> Stated goal 1
Return the passage on secure search result filtering exactly, between "The search engine can" and "the search engine.", inclusive.

> Excerpt provided

#####

To be secure, search results need to be filtered so that the results page
only shows links for documents to which that user has access. This means the
index must understand who the user is and what she can see. Showing all results
and leaving authentication to the source repository so that a user is challenged after he
clicks on a search result link is not sufficient. Users may see private information
in the search results page, even though they are not able to access the actual
document when they click through the result link.
There are a number of ways that this secure results filtering can be accomplished.
The search engine can store access control information associated with each
record in its index. This provides a solution but can be a laborious process
to set up and requires that information be stored in more than one location.
Better are systems that can work from a centralized authentication scheme (like
a Unix, MS, or LDAP login) to identify which sources a user can access if
you can't access Lotus Notes, the system will not even look at those results.
This can be a fast way to solve one portion of the problem but doesn't address
the more granular security issues within a particular system. To accomplish
this, the search engine must be able to filter the search request through the
authorization mechanism of the source system. This may slow the search results
or may require further duplication of security data stored in the search engine.

#####

> Dataset extract

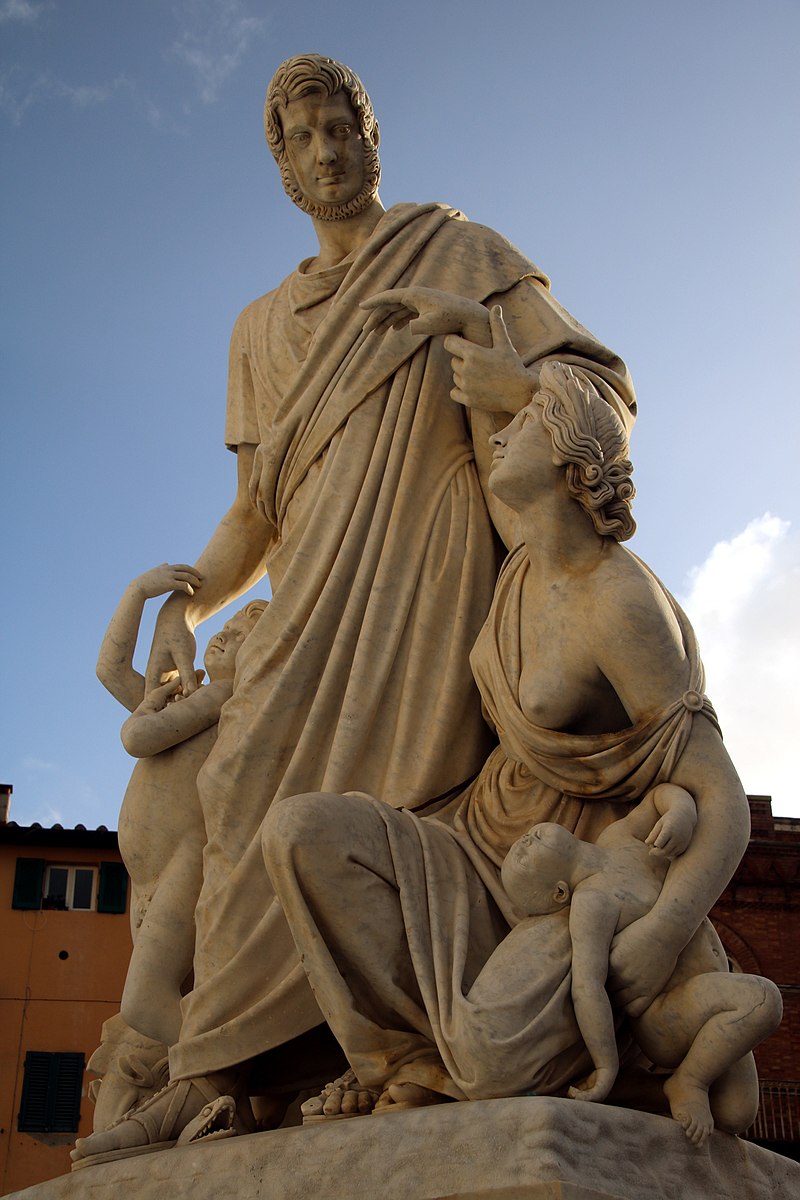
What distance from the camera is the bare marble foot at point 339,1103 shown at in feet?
14.1

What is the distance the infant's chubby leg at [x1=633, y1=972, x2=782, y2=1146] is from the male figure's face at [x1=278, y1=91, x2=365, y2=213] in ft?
11.5

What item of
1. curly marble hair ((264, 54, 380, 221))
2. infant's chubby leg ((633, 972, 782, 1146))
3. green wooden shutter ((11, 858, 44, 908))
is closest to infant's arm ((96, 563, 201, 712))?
curly marble hair ((264, 54, 380, 221))

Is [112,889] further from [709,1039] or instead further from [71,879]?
[709,1039]

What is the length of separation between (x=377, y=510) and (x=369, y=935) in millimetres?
1691

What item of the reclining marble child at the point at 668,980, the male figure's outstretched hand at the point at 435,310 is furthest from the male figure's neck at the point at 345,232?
the reclining marble child at the point at 668,980

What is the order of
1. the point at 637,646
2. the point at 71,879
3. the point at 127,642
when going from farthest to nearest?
1. the point at 71,879
2. the point at 127,642
3. the point at 637,646

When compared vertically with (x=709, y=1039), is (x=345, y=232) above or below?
above

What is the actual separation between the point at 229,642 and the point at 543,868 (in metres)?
1.98

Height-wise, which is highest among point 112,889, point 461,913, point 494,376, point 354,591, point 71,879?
point 71,879

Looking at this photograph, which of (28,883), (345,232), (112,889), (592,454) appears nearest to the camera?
(592,454)

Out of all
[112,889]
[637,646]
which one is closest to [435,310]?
[637,646]

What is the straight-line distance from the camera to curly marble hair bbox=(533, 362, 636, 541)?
15.3ft

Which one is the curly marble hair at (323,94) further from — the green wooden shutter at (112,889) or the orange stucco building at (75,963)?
the green wooden shutter at (112,889)

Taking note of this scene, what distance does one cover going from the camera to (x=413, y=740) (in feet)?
16.7
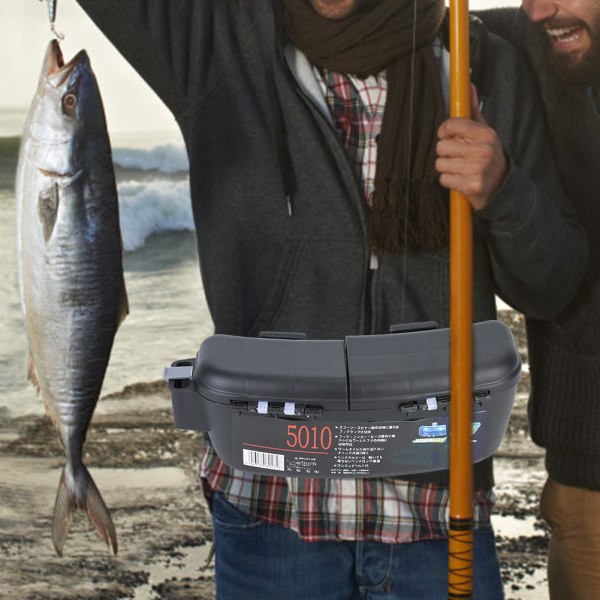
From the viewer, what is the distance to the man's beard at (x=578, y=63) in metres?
1.44

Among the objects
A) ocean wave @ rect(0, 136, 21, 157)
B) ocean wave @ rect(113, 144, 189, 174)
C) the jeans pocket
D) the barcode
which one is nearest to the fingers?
the barcode

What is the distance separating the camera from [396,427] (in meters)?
1.12

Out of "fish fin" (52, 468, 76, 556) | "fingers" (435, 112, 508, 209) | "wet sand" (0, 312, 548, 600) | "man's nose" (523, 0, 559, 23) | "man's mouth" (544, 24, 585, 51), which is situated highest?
"man's nose" (523, 0, 559, 23)

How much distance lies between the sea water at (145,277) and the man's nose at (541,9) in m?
0.59

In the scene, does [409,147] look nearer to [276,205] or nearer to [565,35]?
[276,205]

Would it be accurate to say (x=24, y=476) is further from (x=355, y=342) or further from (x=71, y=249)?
(x=355, y=342)

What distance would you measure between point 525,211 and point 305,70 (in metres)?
0.33

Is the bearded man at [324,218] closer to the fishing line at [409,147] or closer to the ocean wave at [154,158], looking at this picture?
the fishing line at [409,147]

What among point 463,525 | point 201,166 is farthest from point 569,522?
point 201,166

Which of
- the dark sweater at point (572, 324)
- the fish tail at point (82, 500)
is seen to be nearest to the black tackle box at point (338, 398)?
the fish tail at point (82, 500)

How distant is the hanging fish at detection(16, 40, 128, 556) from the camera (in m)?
1.16

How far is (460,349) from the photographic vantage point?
43.4 inches

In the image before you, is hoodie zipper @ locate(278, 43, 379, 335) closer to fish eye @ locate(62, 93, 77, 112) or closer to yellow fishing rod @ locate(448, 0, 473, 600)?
yellow fishing rod @ locate(448, 0, 473, 600)

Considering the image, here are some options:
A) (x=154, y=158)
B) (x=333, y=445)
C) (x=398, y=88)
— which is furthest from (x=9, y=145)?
(x=333, y=445)
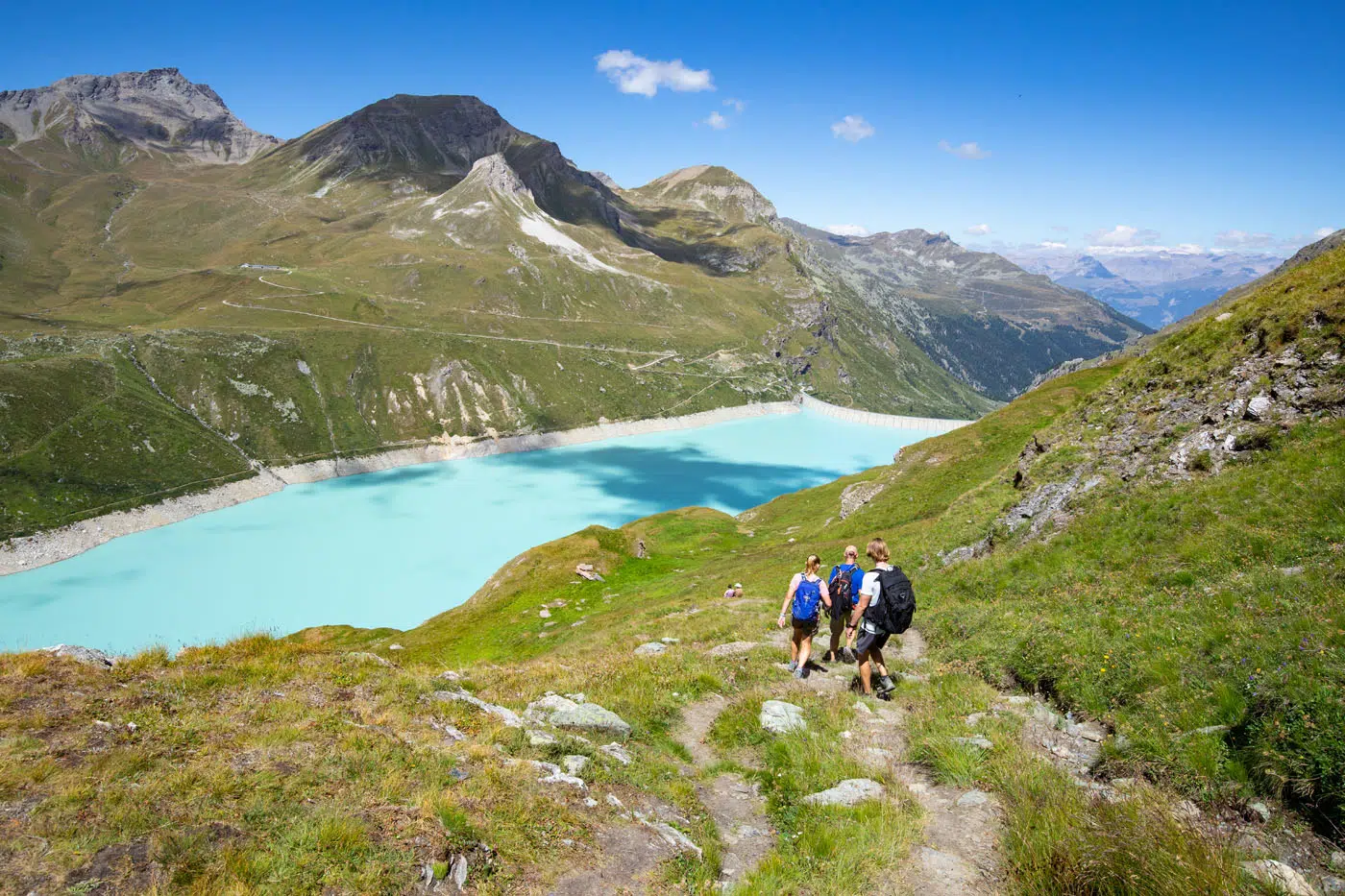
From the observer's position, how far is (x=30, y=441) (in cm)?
11206

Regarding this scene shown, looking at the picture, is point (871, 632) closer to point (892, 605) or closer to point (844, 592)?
point (892, 605)

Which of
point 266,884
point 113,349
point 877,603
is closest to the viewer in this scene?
point 266,884

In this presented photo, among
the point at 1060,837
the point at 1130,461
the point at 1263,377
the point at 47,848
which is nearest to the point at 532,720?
the point at 47,848

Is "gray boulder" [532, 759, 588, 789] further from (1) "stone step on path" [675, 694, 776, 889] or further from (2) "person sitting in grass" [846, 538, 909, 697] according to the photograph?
(2) "person sitting in grass" [846, 538, 909, 697]

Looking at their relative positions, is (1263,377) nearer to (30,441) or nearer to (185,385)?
(30,441)

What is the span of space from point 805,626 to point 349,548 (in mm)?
112087

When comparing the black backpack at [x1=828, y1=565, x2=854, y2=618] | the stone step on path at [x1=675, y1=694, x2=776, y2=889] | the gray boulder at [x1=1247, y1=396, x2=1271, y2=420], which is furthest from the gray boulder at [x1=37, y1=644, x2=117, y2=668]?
the gray boulder at [x1=1247, y1=396, x2=1271, y2=420]

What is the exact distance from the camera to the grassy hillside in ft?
21.9

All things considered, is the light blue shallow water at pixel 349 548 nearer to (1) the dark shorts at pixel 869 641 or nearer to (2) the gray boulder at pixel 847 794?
(1) the dark shorts at pixel 869 641

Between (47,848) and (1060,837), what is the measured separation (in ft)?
35.3

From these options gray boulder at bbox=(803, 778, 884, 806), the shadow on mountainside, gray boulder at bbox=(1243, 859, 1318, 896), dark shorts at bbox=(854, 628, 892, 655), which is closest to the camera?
gray boulder at bbox=(1243, 859, 1318, 896)

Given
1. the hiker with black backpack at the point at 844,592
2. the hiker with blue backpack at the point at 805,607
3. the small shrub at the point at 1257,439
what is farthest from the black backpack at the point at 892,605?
the small shrub at the point at 1257,439

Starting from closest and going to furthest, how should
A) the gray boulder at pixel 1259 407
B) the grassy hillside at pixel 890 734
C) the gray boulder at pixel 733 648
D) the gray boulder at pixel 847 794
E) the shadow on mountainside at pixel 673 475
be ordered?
the grassy hillside at pixel 890 734 < the gray boulder at pixel 847 794 < the gray boulder at pixel 1259 407 < the gray boulder at pixel 733 648 < the shadow on mountainside at pixel 673 475

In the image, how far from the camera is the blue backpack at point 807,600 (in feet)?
50.2
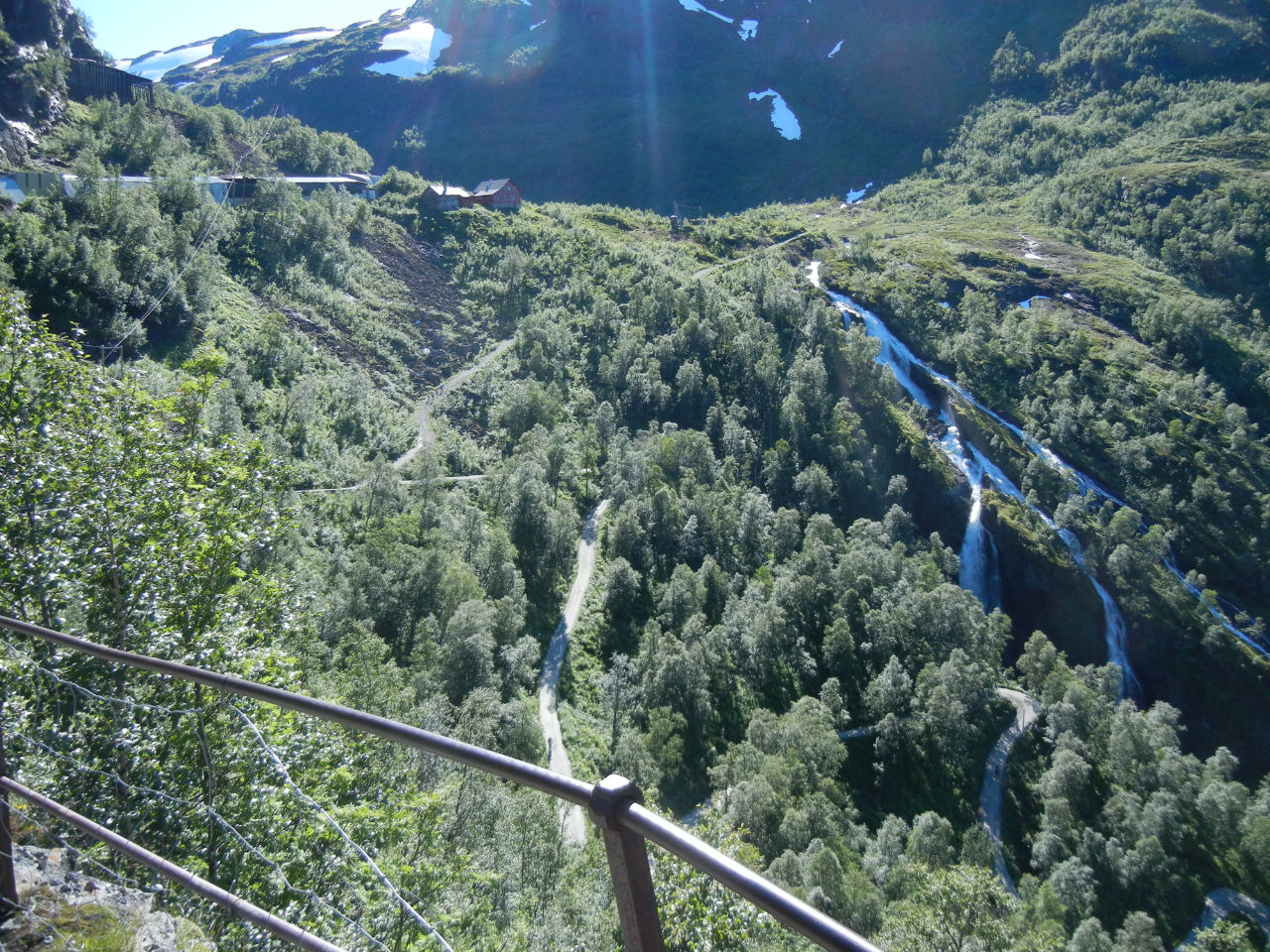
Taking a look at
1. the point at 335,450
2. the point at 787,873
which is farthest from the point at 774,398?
the point at 787,873

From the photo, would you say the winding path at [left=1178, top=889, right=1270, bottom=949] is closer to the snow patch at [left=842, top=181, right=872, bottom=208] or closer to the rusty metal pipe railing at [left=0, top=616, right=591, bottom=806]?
the rusty metal pipe railing at [left=0, top=616, right=591, bottom=806]

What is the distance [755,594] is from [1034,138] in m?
164

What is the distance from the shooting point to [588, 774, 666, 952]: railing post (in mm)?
2291

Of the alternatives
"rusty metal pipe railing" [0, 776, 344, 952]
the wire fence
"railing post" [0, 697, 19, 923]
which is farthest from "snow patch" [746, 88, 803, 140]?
"rusty metal pipe railing" [0, 776, 344, 952]

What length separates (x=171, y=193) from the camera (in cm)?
6475

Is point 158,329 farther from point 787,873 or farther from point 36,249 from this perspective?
point 787,873

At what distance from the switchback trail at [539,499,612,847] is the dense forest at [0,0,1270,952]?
3.16 feet

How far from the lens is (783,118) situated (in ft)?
629

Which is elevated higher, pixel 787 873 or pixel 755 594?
pixel 787 873

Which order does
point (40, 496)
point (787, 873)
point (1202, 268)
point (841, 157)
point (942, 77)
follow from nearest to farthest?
point (40, 496)
point (787, 873)
point (1202, 268)
point (841, 157)
point (942, 77)

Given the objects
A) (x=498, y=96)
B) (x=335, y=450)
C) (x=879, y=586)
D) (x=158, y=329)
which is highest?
(x=498, y=96)

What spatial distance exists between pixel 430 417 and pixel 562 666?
2949 cm

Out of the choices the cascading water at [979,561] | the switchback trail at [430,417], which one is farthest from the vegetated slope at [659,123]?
the cascading water at [979,561]

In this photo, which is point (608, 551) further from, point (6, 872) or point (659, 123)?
point (659, 123)
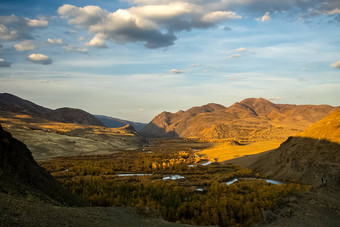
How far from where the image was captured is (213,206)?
25.8 meters

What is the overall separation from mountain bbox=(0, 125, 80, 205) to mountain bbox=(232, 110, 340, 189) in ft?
113

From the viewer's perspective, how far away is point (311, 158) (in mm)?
39656

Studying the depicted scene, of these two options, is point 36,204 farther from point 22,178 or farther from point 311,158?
point 311,158

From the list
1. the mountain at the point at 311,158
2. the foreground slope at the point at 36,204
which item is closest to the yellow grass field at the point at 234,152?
the mountain at the point at 311,158

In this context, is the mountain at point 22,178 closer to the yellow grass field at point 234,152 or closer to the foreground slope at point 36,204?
the foreground slope at point 36,204

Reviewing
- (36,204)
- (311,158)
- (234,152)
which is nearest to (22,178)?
(36,204)

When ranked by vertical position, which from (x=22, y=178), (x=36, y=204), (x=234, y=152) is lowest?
(x=234, y=152)

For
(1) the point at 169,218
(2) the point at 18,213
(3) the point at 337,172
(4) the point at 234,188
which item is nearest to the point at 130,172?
(4) the point at 234,188

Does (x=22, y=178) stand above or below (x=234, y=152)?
above

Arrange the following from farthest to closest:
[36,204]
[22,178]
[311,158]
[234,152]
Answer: [234,152]
[311,158]
[22,178]
[36,204]

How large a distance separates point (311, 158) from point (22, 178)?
4169cm

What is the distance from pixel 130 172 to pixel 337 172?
41.5m

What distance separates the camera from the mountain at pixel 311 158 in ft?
117

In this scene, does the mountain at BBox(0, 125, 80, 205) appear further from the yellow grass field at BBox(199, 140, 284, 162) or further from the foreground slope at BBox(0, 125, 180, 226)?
the yellow grass field at BBox(199, 140, 284, 162)
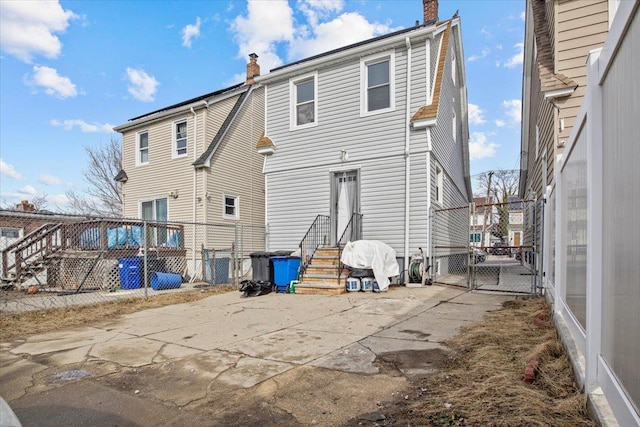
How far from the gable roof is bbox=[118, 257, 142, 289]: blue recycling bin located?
4.41 m

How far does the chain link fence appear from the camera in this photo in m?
10.4

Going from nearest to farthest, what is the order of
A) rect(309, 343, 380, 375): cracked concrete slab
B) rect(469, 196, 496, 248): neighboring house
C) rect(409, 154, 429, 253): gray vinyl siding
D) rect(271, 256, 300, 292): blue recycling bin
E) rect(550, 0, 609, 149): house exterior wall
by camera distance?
rect(309, 343, 380, 375): cracked concrete slab → rect(550, 0, 609, 149): house exterior wall → rect(469, 196, 496, 248): neighboring house → rect(271, 256, 300, 292): blue recycling bin → rect(409, 154, 429, 253): gray vinyl siding

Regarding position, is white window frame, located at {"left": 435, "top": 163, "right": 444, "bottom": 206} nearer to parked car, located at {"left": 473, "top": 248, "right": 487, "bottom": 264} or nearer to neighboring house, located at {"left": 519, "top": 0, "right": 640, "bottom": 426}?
parked car, located at {"left": 473, "top": 248, "right": 487, "bottom": 264}

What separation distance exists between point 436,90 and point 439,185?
2.88 meters

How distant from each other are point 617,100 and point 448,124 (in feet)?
37.5

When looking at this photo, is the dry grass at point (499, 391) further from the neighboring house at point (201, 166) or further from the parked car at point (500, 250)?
the neighboring house at point (201, 166)

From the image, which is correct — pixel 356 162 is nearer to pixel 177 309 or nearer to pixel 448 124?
pixel 448 124

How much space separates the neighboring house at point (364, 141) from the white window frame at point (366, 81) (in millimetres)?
28

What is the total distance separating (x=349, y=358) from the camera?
13.3 feet

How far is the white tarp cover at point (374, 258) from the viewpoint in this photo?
30.0 ft

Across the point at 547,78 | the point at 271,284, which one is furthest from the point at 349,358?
the point at 547,78

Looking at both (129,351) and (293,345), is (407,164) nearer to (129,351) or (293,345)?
(293,345)

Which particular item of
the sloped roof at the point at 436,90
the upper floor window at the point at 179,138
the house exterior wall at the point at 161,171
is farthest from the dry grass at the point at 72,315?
the upper floor window at the point at 179,138

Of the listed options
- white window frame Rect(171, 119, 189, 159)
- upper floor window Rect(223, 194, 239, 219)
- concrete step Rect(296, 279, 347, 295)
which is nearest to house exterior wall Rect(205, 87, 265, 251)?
upper floor window Rect(223, 194, 239, 219)
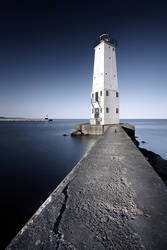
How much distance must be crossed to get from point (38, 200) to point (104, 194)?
190 inches

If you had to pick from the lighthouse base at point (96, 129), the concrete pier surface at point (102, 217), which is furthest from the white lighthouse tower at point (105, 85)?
the concrete pier surface at point (102, 217)

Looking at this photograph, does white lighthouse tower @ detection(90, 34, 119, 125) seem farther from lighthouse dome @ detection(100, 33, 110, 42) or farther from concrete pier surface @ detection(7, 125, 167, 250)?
concrete pier surface @ detection(7, 125, 167, 250)

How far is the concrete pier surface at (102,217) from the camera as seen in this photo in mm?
998

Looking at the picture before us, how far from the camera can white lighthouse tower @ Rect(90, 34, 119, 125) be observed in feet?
55.2

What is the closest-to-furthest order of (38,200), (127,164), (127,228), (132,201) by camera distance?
(127,228) → (132,201) → (127,164) → (38,200)

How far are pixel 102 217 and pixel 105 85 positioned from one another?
17355mm

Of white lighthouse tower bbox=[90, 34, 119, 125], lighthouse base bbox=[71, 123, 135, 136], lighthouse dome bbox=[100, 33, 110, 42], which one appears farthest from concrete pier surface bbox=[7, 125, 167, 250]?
lighthouse dome bbox=[100, 33, 110, 42]

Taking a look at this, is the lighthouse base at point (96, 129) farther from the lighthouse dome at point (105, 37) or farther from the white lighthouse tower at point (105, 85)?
the lighthouse dome at point (105, 37)

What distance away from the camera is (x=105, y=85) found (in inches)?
663

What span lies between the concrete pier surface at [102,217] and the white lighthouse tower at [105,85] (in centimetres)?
1576

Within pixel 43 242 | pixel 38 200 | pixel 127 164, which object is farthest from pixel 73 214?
pixel 38 200

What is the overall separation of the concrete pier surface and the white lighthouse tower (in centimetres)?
1576

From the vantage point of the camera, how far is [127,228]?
3.67 feet

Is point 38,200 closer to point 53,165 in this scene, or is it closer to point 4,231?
point 4,231
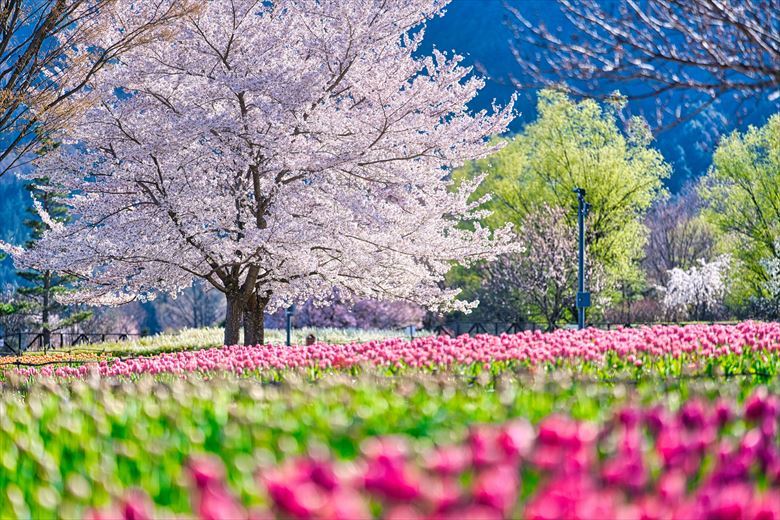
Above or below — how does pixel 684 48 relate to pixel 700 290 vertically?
above

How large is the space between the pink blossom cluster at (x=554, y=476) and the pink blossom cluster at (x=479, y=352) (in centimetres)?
426

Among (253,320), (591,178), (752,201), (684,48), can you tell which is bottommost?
(253,320)

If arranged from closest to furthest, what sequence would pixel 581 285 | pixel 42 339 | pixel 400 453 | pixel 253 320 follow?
pixel 400 453, pixel 253 320, pixel 581 285, pixel 42 339

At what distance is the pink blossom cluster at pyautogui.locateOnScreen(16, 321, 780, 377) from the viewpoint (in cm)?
849

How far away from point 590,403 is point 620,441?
1082mm

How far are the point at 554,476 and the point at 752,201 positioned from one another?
32904mm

#####

> Stated goal 2
Retype the lines of the records exactly, from the start of the records through the line holding "3. the point at 637,646", inclusive. Leave the pictures out.

> Full solution 1
The search engine can store access control information associated with each
record in its index. This provides a solution but can be a laborious process
to set up and requires that information be stored in more than one location.
Better are systems that can work from a centralized authentication scheme (like
a Unix, MS, or LDAP login) to identify which sources a user can access if
you can't access Lotus Notes, the system will not even look at those results.
This can be a fast way to solve one portion of the problem but doesn't address
the more granular security issues within a particular system. To accomplish
this, the search engine must be able to filter the search request through the
authorization mechanism of the source system. This may slow the search results
or may require further duplication of security data stored in the search engine.

> Full solution 2
What distance from the camera is the bare marble foot at point 339,1103 shown at in feet?
14.1

What is the distance the infant's chubby leg at [x1=633, y1=972, x2=782, y2=1146] is from the male figure's face at [x1=278, y1=91, x2=365, y2=213] in ft?
11.5

What item of
1. curly marble hair ((264, 54, 380, 221))
2. infant's chubby leg ((633, 972, 782, 1146))
3. green wooden shutter ((11, 858, 44, 908))
is closest to infant's arm ((96, 563, 201, 712))?
curly marble hair ((264, 54, 380, 221))

Is [112,889] further from [709,1039] or instead further from [71,879]?
[709,1039]

What is the length of separation between (x=377, y=510) and (x=369, y=935) in millimetres?
1691

What item of the reclining marble child at the point at 668,980, the male figure's outstretched hand at the point at 435,310 is furthest from the male figure's neck at the point at 345,232?
the reclining marble child at the point at 668,980

What is the order of
1. the point at 637,646
2. the point at 71,879
3. the point at 127,642
when going from farthest to nearest?
1. the point at 71,879
2. the point at 127,642
3. the point at 637,646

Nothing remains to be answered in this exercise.